Glamorama

Page 11



Alison reaches over and slaps the controls out of my hand and turns on a Green Day video and dances over to the Vivienne Tam-designed mirror, studying herself holding the dress in it, and then completes a halfhearted swirl, looking very happy but also very stressed.

I check my nails. It's so cold in this apartment that frost accumulates on the windows. "Is it just me or am I getting chilly in here?"

Alison holds the dress up one more time, squeals maniacally and rushes back into the closet. "What did you say, baby?"

"Did you know vitamins strengthen your nails?"

"Who told you that, baby?" she calls out.

"Chloe did," I mutter, biting at a hangnail.

"That poor baby.

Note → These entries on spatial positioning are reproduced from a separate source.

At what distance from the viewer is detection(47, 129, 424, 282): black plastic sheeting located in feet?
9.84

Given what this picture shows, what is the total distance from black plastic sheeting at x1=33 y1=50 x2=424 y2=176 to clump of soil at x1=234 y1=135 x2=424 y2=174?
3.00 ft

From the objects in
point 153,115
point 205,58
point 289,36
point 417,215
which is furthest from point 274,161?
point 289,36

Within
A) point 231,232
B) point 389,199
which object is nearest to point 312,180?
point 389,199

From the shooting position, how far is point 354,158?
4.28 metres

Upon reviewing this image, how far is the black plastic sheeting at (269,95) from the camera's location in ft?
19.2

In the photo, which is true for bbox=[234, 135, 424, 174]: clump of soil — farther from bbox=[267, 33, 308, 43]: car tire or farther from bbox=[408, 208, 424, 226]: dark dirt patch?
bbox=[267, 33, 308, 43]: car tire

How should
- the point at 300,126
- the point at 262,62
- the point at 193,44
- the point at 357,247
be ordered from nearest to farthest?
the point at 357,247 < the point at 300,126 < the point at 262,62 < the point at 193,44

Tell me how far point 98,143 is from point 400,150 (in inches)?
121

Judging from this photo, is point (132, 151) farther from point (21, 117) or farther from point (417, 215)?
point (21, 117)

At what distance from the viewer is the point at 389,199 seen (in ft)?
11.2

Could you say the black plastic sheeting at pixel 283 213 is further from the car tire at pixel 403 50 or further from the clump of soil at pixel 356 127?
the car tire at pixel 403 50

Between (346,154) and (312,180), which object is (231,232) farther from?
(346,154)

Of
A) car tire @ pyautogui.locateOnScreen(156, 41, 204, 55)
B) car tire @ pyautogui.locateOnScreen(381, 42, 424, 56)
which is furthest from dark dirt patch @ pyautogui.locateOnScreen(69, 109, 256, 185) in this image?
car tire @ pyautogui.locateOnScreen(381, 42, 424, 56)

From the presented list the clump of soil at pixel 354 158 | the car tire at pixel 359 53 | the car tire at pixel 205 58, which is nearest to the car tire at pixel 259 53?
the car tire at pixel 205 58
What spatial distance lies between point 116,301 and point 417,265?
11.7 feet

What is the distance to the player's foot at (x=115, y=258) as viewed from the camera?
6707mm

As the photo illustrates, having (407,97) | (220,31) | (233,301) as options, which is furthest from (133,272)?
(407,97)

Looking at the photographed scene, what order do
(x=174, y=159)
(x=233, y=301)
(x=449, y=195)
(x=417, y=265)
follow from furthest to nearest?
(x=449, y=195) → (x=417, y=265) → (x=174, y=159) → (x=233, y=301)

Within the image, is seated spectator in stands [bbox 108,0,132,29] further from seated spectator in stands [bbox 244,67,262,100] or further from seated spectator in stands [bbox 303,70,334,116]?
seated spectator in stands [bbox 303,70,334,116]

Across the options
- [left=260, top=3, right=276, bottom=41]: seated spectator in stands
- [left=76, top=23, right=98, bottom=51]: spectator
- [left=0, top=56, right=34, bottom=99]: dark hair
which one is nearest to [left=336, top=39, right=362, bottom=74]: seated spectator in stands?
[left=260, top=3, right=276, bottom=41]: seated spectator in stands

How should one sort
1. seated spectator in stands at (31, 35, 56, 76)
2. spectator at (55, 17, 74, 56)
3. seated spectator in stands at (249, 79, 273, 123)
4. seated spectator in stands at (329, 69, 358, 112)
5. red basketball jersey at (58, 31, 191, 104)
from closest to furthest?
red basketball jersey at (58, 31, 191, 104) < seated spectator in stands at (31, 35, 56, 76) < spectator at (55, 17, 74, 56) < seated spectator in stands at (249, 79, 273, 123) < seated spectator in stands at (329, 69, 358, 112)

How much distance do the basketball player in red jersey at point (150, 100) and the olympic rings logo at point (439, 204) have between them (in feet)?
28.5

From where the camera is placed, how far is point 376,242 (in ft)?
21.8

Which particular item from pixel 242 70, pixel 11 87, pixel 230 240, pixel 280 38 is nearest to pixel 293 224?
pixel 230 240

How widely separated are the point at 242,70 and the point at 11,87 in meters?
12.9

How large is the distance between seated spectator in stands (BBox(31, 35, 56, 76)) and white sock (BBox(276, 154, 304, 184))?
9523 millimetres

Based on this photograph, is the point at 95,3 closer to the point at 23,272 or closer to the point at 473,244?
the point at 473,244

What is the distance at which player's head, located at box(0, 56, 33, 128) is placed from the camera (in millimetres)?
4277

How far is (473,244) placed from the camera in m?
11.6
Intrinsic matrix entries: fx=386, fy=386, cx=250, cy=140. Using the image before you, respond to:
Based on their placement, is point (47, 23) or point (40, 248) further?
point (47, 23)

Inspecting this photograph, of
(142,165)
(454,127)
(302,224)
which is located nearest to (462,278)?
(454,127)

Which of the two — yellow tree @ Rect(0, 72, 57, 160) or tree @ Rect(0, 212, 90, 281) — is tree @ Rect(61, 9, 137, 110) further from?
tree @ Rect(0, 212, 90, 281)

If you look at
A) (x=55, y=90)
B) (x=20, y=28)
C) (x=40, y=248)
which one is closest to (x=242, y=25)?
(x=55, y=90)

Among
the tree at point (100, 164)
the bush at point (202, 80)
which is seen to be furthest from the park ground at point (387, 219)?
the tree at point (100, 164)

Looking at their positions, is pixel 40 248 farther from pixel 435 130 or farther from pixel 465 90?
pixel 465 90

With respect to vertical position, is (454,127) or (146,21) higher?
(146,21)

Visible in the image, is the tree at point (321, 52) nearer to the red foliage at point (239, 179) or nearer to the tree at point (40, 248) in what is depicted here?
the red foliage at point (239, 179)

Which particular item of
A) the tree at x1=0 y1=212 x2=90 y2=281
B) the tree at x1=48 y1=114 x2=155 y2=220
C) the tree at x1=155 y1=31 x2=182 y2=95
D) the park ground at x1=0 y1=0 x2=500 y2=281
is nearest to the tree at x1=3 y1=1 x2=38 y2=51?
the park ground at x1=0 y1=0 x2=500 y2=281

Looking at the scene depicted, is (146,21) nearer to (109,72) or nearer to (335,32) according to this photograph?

Oh my god, she's so stupid."

"She just got back from the MTV awards. She had a nervous breakdown before it, y'know, so be reasonable."

"Ma-jor," Alison calls out. "Her smack days are behind her, I take it."

"Just be patient. She's very unstable," I say. "And yes, her smack days are behind her."

"No help from you, I'm sure."

"Hey, she got a huge amount of help from me," I say, sitting up, paying more attention now. "If it wasn't for me she might be dead, Alison."

"If it wasn't for you, pea brain, she might not have shot up the junk in the first f**king place."

"She didn't `shoot' anything," I stress. "It was a purely nasal habit." Pause, check my fingernails again. "She's just very unstable right now."

"What? She gets a blackhead and wants to kill herself?"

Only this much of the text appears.